How To Train Your Dragon 2 -- the follow-up to the Academy Award®-nominated blockbuster, How To Train Your Dragon, which Arnold championed from the start -- was the top-grossing animated film of 2014, with international box office currently exceeding $620 million. The film has also received the National Board of Review award for Best Animated Film and won Best Picture at the Annie Awards while receiving ten nominations. Bonnie will continue the story’s legacy with How To Train Your Dragon 3.

An accomplished filmmaker in nearly every genre, Bonnie produced the Sony Pictures Classics release The Last Station, which garnered two Oscar® nominations as well as award nominations from the Screen Actors Guild; the Golden Globes; and the Independent Spirit Awards, including a nomination for Best Picture. In addition she produced the 2006 DreamWorks Animation release Over the Hedge, the Disney blockbuster Tarzan and the history-making film Toy Story, which combined have earned more than $1 billion in worldwide box office revenue.

Bonnie’s previous production credits span a broad range, including the Oscar®-winning epic Western Dances with Wolves and the hit comedy The Addams Family.

Her first entertainment industry job as unit publicist for American Playhouse’s debut production, KING OF AMERICA quickly led to a variety of assignments including Neil Simon’s THE SLUGGER’S WIFE and Peter Weir’s THE MOSQUITO COAST. Her hard work led to her being noticed by Columbia Pictures’ David Picker and resulted in an opportunity to move to Hollywood where she continued to gain producing experience on films such as HERO starring Dustin Hoffman, THE MIGHTY QUINN with Denzel Washington and REVENGE with Kevin Costner.

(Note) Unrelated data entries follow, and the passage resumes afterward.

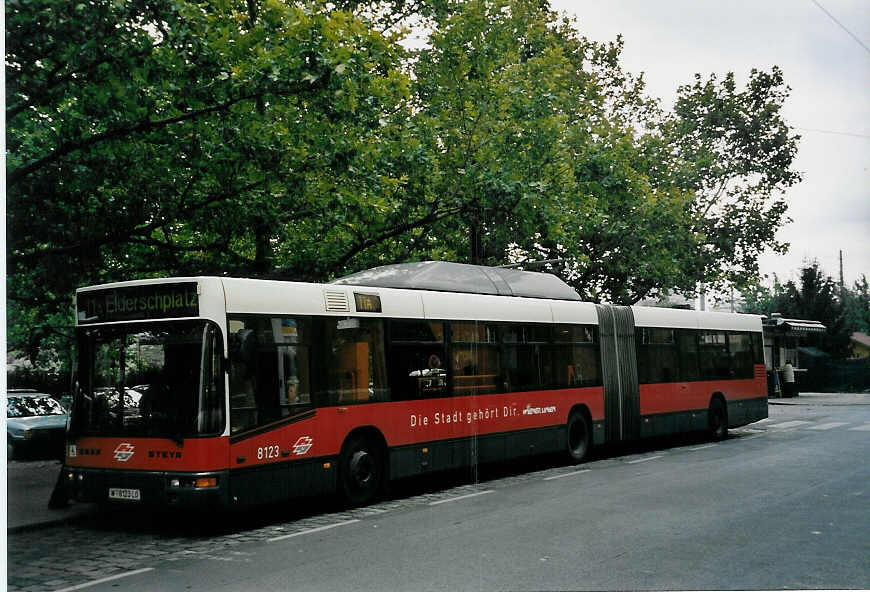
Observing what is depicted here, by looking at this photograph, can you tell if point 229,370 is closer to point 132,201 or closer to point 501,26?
point 132,201

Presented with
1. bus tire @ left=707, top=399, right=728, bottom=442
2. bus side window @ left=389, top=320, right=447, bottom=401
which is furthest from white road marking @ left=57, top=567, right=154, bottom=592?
bus tire @ left=707, top=399, right=728, bottom=442

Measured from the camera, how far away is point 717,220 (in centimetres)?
3484

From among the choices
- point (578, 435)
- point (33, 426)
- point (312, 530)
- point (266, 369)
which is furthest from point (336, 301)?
point (33, 426)

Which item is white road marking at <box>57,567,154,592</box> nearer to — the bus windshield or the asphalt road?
the asphalt road

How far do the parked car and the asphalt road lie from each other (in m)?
9.23

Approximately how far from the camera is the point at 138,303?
1032cm

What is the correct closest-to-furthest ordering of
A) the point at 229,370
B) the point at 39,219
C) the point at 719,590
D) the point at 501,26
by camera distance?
the point at 719,590, the point at 229,370, the point at 39,219, the point at 501,26

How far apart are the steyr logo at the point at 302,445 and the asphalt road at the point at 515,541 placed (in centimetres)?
84

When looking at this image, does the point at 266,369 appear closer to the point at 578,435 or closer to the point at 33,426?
the point at 578,435

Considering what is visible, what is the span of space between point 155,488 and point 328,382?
260 centimetres

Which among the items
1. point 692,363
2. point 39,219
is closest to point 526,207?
point 692,363

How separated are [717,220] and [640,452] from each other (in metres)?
18.4

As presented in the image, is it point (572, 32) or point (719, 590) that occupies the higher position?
point (572, 32)

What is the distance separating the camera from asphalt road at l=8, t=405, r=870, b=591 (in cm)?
730
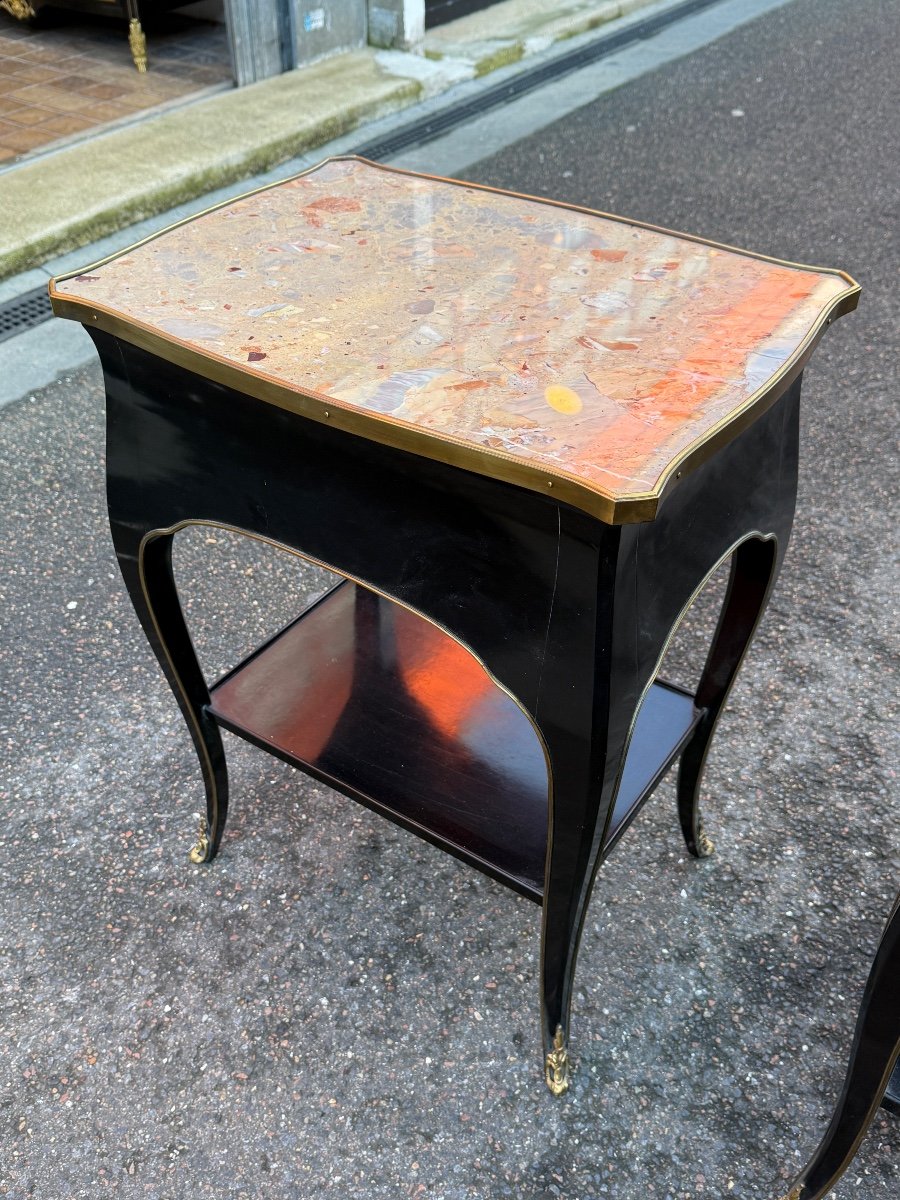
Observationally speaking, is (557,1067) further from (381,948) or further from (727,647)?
(727,647)

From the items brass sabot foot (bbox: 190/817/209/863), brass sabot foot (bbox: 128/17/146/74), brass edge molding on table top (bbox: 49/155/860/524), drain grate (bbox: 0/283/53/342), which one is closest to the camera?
brass edge molding on table top (bbox: 49/155/860/524)

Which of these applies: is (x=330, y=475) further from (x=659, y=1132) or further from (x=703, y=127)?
(x=703, y=127)

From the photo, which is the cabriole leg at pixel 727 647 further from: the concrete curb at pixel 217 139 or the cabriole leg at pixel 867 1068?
the concrete curb at pixel 217 139

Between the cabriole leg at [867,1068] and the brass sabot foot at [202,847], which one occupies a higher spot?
the cabriole leg at [867,1068]

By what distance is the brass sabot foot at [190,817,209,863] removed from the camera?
1621mm

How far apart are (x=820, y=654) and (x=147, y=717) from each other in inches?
51.5

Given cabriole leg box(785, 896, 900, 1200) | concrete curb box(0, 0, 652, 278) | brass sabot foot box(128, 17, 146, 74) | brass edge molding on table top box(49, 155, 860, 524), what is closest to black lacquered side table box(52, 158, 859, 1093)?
brass edge molding on table top box(49, 155, 860, 524)

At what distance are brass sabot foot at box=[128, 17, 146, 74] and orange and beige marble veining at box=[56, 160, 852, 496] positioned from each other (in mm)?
3760

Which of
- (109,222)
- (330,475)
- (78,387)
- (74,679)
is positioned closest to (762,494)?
(330,475)

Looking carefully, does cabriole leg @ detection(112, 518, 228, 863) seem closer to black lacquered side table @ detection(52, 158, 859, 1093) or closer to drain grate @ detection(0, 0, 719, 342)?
black lacquered side table @ detection(52, 158, 859, 1093)

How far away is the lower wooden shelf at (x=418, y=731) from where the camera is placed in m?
1.34

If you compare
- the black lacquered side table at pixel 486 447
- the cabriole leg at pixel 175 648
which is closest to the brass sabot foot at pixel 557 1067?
the black lacquered side table at pixel 486 447

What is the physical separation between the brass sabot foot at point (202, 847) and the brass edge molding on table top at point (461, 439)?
833 millimetres

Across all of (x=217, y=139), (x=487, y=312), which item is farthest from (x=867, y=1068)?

Bonnie Arnold spoke at College of Communication Convocation 2017

Bonnie is a member of the Academy of Motion Picture Arts and Sciences, the British Academy of Film and Television Arts as well as the Producers Guild of America.

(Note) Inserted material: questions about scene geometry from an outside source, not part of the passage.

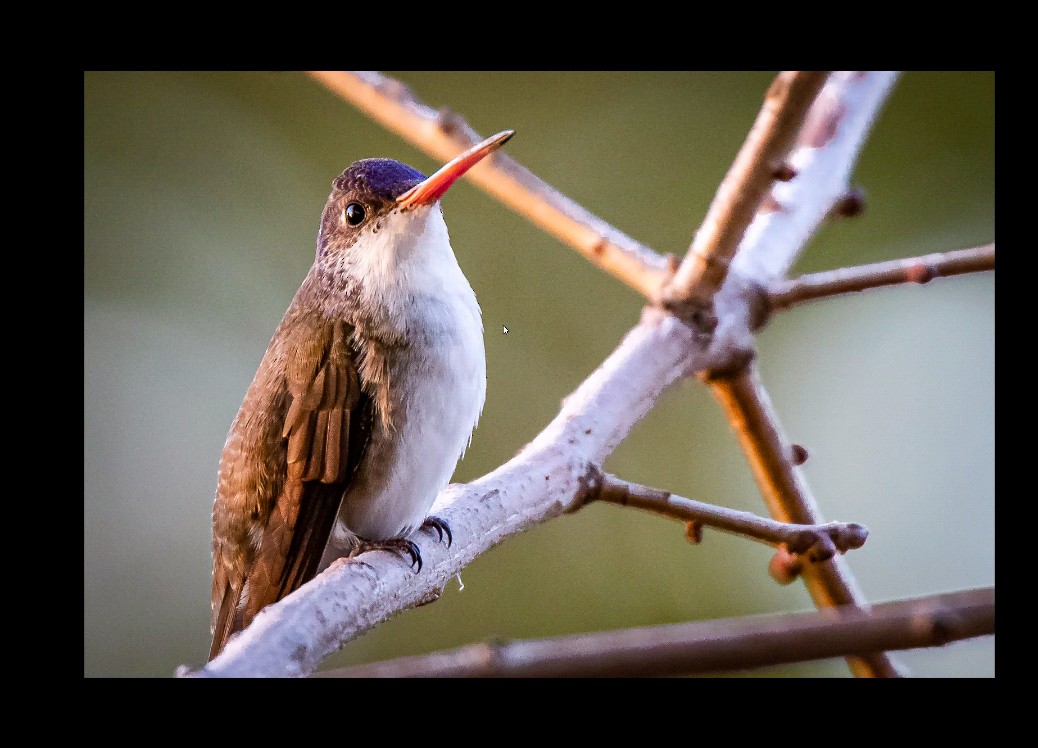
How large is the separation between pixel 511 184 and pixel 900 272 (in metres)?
1.39

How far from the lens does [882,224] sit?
203 inches

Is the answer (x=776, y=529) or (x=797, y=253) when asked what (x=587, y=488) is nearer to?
(x=776, y=529)

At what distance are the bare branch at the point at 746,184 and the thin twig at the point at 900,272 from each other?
0.30 meters

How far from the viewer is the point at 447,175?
299 centimetres

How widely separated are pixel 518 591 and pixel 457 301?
2.29 m

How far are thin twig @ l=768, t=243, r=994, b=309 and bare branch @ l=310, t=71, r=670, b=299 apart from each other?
19.6 inches

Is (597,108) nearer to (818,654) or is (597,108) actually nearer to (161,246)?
(161,246)

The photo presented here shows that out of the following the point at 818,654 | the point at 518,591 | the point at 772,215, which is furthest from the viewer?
the point at 518,591

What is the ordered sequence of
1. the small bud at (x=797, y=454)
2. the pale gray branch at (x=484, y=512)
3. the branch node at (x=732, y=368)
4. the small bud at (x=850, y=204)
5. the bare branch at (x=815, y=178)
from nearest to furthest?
the pale gray branch at (x=484, y=512)
the small bud at (x=797, y=454)
the branch node at (x=732, y=368)
the bare branch at (x=815, y=178)
the small bud at (x=850, y=204)

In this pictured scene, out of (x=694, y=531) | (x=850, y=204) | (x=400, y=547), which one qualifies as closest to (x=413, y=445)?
(x=400, y=547)

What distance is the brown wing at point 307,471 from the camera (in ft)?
9.15

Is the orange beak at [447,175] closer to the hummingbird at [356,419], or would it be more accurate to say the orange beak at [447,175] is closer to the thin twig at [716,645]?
the hummingbird at [356,419]

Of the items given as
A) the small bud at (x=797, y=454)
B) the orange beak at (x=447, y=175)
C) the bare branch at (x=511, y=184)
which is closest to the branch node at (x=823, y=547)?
the small bud at (x=797, y=454)

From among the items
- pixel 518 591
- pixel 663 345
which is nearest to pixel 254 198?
pixel 518 591
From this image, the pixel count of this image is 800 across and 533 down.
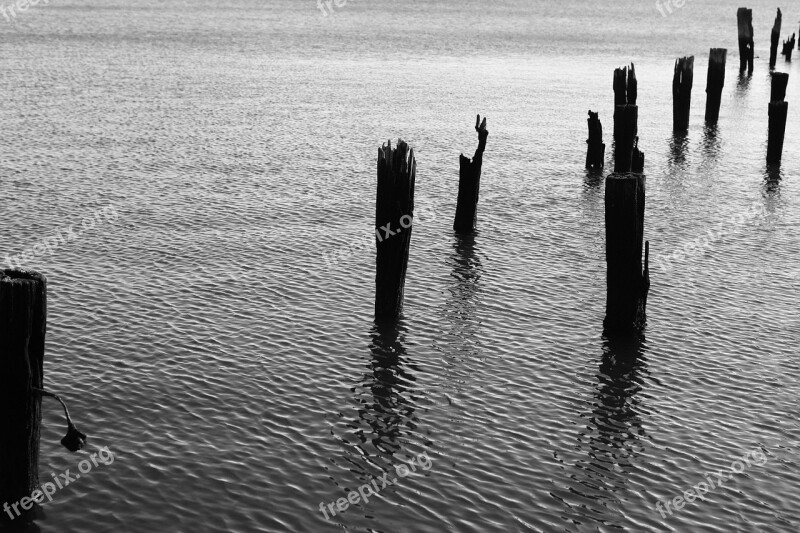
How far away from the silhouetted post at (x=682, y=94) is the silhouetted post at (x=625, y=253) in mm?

Watch the interview with Bonnie Arnold.


John Maxwell Hamilton

John Maxwell Hamilton

Hopkins P. Breazeale Professor in LSU’s Manship School of Mass Communication
Global Fellow at the Woodrow Wilson International Center for Scholars in Washington, D.C.
COM ’74

Jack Hamilton is the Hopkins P. Breazeale Professor in LSU’s Manship School of Mass Communication and a Global Fellow at the Woodrow Wilson International Center for Scholars in Washington, D.C.

Hamilton reported at home and abroad, for the Milwaukee Journal, the Christian Science Monitor, and ABC radio. He was a longtime commentator for MarketPlace, broadcast nationally by Public Radio International. His work has appeared in the New York Times, Foreign Affairs, and The Nation, among other publications. In the 1980s, the National Journal said Hamilton has shaped public opinion about the complexity of U.S.-Third World relations “more than any other single journalist.”

In government, Hamilton oversaw nuclear non-proliferation issues for the House Foreign Affairs Committee, served in the State Department during the Carter administration as an advisor to the head of the U.S. foreign aid program in Asia, and managed a World Bank program to educate Americans about economic development. He served in Vietnam as a Marine Corps platoon commander and in Okinawa as a reconnaissance company commander.

At LSU, Hamilton was founding dean of the Manship School and executive vice-chancellor and provost. Hamilton received the Freedom Forum’s Administrator of the Year Award in 2003. Hamilton is author or co-author of six books. His most recent, Journalism’s Roving Eye: A History of American Newsgathering Abroad, won the Goldsmith Prize, among other awards.

John Hamilton spoke at College of Communication Graduate Convocation 2017

He earned his bachelor’s and master’s degrees in journalism from Marquette and Boston Universities respectively, and a doctorate in American Civilization from George Washington University.